Although some respondents might have been enrolled in educational programs
or caring for sick or disabled family members, most of them were working.
The groups most at risk of reaching the time limit are those with chronic
health problems, more children, and children with limiting health conditions.
Critical to the continued success of welfare reform in Illinois, the
IFS study found, is work supportschild care subsidies, health coverage,
child support enforcement, and the option to stop the TANF time clock.
The Earned Income Tax Credit (EITC), earnings disregards, food stamps,
and housing assistance are also important supports for working families.

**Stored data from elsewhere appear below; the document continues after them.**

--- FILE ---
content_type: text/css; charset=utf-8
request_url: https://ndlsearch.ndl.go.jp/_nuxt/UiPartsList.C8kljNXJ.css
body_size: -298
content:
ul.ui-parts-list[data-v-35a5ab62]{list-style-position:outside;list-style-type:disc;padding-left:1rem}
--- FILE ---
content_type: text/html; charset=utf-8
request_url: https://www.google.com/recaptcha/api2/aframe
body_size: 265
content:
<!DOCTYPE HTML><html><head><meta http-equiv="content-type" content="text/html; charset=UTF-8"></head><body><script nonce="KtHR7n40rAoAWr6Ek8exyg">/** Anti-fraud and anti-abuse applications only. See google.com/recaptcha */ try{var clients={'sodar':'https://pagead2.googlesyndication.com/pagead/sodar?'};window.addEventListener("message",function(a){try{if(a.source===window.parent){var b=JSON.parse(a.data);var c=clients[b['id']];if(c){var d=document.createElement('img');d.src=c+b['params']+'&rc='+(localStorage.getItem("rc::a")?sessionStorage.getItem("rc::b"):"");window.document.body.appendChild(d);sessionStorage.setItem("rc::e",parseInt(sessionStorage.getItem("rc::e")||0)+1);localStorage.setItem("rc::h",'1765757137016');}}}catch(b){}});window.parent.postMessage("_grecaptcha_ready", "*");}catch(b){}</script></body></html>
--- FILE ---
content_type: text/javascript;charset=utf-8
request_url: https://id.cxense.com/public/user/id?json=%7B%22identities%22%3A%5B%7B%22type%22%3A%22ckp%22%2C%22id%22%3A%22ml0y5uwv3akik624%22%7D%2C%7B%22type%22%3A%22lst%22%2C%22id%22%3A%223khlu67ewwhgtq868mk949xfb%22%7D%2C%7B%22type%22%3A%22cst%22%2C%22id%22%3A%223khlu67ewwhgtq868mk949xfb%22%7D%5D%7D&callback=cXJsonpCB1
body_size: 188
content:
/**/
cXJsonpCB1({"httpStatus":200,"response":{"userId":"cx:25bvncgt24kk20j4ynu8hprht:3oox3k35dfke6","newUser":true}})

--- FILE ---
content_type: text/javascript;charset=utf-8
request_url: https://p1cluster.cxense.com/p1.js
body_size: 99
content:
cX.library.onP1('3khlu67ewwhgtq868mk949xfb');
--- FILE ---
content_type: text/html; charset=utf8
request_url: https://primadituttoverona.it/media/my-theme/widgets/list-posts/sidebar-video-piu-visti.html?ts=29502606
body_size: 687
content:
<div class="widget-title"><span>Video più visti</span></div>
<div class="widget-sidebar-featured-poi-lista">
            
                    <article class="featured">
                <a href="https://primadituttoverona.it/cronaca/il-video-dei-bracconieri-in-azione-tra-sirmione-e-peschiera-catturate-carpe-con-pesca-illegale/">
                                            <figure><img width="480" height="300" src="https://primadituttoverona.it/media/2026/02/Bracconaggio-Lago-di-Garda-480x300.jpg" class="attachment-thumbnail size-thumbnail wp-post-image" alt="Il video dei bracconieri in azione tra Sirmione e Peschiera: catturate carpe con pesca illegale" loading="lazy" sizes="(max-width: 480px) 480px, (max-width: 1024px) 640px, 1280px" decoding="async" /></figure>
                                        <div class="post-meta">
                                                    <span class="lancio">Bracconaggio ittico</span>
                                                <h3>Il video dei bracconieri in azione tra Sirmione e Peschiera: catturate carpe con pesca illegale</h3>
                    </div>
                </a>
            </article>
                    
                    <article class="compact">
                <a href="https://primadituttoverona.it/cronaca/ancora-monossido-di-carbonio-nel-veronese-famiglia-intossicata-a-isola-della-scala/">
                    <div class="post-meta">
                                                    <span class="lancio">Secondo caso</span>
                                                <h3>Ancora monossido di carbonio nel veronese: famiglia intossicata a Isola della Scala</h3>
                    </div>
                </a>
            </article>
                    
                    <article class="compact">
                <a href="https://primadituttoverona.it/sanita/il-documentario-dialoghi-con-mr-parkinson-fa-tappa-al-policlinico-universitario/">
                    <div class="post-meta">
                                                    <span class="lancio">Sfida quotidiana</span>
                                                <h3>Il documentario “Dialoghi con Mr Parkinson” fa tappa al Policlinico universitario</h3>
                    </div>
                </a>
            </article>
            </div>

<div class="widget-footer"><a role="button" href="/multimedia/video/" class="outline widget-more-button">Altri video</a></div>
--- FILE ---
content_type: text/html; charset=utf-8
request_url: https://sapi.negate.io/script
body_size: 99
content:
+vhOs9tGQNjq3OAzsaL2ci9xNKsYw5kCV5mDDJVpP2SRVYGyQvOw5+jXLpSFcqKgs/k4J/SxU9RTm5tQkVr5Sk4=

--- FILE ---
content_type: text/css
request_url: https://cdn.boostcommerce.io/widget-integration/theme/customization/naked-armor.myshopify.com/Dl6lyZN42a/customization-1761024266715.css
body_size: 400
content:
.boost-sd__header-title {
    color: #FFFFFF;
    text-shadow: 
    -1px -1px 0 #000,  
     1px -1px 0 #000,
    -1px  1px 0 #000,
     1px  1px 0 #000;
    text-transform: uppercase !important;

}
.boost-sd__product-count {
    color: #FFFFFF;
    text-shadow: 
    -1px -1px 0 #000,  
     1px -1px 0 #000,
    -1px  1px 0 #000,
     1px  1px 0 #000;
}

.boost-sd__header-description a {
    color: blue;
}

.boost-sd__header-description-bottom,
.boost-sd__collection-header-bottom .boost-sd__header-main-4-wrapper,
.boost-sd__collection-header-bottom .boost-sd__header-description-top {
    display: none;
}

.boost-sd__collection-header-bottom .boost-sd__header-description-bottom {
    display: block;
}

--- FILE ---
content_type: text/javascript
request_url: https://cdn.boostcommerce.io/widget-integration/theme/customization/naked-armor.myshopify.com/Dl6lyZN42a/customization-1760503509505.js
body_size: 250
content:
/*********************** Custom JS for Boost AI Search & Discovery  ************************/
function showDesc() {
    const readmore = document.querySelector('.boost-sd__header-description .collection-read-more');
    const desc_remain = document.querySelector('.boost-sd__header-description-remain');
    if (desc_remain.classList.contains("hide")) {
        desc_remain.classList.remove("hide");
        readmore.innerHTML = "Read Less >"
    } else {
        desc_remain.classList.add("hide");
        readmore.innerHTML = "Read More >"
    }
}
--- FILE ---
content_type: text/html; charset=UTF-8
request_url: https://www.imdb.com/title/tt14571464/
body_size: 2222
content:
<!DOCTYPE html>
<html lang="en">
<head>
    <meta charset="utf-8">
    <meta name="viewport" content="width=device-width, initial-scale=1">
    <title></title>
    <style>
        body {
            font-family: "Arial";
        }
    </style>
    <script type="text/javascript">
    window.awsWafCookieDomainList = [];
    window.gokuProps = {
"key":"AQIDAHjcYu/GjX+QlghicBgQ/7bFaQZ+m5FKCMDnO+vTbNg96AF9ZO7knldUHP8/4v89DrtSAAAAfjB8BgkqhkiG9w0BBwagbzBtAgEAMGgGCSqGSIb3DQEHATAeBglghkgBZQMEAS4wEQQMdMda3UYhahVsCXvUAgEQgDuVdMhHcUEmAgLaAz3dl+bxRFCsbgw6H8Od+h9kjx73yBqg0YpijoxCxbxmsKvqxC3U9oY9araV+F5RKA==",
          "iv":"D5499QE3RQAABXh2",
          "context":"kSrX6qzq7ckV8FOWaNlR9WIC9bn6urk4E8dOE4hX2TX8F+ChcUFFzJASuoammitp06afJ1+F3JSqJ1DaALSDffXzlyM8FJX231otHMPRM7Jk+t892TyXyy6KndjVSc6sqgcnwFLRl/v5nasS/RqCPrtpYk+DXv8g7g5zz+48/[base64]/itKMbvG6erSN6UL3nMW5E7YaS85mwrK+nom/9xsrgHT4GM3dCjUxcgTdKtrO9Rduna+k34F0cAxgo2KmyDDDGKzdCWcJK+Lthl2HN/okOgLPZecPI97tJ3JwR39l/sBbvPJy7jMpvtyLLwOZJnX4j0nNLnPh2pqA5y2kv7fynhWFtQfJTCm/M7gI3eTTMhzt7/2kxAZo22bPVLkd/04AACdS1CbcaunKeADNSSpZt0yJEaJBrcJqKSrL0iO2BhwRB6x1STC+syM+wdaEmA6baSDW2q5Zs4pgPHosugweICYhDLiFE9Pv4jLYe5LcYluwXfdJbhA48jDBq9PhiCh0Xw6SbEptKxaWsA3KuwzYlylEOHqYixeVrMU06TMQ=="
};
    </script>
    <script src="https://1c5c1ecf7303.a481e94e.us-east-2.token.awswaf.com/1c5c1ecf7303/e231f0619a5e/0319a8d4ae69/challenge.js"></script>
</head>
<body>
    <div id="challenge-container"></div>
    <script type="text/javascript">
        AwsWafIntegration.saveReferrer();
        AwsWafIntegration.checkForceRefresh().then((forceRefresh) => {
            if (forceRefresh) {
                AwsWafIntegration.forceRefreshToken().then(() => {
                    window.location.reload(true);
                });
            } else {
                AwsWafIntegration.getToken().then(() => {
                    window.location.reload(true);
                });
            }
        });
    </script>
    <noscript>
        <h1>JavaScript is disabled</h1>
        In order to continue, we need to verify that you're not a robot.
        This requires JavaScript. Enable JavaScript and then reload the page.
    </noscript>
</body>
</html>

Despite fairly high rates of awareness of work-support policies, many
respondents were not receiving the work-support benefits available in
Illinois. Food stamp and Medicaid use dropped considerably from 1998 to
2002. Only 37 percent of working IFS respondents with a child under 12
years old were receiving a child care subsidy in June 2001. Formal child
support fell slightly from 1999 to 2002, although 60 percent of families
report that they still receive informal child support. By 2002, only 12
percent of respondents said they had participated in a job training or
job-readiness program, and only one percent had participated in a post-secondary
education program. These are both significant declines from 1999.
The IFS survey shows the importance of work supports in both maintaining
employment and earning higher wages, said IFS project coordinator
Laura Amsden, but the question as to why more qualifying individuals
are not using these supports needs further investigation.
Equally important, the authors argued, are supports for those not working.
Policymakers should reexamine job training and education; reconsider get-tough
policies, such as sanctions and time limits; and provide intensive wrap-around
services for families and their children.
Lewis pointed out that the results are still optimistic after several
years of reform policies. Illinois has found a good balance between
carrots that encourage work and sticks that make staying on welfare less
attractive, he suggested. The country might be well served
by following the Illinois example of this balance that turns welfare recipients
into productive citizens.
The Illinois Families Study, conducted by the University Consortium on
Welfare Reform, is following the same group of welfare recipients in nine
Illinois counties for six years. The core of the study is an annual in-person
survey of a random sample of 1,899 adults who were primary TANF grantees
in the fall of 1998, a little more than a year after welfare reform was
implemented. Surveys are also informed by administrative data. Participants
were interviewed in 1999-00, 2001, and 2002.
The Consortium consists of Northwestern University, Northern Illinois
University, University of Chicago, University of Illinois at Chicago,
and Roosevelt University.
The latest report is available online at www.northwestern.edu/ipr/research/IFS.html.